One ten-year-old, Joey Garcia, saw the Truth tour while driving past with his mother. Amazed by the pictures, he made her stop so he could get out and help. He held a sign for the rest of that site, and his family joined him for the midday site at Harlem Ave and Dempster Street in Morton Grove. “Who could abort children? I just don’t understand how anyone could do that,” Joey said.

Niles

2003 Face the Truth tour’s final stop on Touhy in Niles, July 19 [Photo by EJS]

In Morton Grove we spanned many blocks with our abortion signs, where again the handful of pro-abortion counter-protestors was reduced to irrelevance. “Where have you been all week?” I asked them. “We missed you.”
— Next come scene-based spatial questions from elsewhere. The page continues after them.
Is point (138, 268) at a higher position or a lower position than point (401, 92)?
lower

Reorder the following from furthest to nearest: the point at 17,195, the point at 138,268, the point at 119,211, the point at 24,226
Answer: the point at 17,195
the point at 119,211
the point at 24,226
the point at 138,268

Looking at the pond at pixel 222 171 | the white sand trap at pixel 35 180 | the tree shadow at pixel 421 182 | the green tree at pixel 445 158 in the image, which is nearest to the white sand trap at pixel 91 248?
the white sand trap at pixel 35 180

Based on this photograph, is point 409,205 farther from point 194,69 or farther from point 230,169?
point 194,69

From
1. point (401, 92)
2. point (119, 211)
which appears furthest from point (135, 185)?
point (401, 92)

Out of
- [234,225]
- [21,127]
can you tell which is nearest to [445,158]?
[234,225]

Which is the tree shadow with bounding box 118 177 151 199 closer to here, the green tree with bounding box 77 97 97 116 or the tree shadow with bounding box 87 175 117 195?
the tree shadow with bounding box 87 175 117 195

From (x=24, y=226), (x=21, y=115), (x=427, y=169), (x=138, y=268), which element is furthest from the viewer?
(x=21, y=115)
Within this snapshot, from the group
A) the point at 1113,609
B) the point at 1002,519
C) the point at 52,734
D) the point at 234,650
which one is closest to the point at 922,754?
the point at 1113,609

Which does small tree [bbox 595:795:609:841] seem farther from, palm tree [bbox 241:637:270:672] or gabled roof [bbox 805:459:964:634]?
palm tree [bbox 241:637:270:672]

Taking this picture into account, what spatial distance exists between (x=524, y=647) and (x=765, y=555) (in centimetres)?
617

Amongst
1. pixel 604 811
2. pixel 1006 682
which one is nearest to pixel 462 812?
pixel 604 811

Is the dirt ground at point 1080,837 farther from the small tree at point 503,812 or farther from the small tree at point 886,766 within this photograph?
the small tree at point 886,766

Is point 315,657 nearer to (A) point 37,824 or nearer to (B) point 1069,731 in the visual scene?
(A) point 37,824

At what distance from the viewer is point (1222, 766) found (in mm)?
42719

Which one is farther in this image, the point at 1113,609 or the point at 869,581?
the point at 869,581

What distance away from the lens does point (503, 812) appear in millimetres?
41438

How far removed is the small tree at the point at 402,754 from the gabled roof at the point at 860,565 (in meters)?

Before our last tour stop at Milwaukee and Touhy Avenues in Niles we were treated to lunch at the Evanston home of Mary Higgins. In Niles the pro-aborts were down to two, but there were so many pro-lifers that we ran out of signs. We invited latecomers to sit at the War Memorial fountain at the corner and pray for the end of abortion.

Awakening a Soul

After the final stop, eighty tour participants gathered at the Scheidler home on Chicago’s Northwest Side for a barbecue to celebrate the successful 2003 tour. The party was great fun. This year’s core group—those present for all or most sites—was the largest ever, and there was a marvelous esprit de corps. Great friendships are formed on the front lines of the abortion battle.

During the barbecue, Face the Truth veteran Monica Miller remarked that all the criticisms and insults are worth suffering for the sake of those we are able to touch. Her words are a fitting summary of the significance of a Face the Truth tour: “You are privileged to watch the awakening of a soul to the reality of abortion that they never knew or understood before.”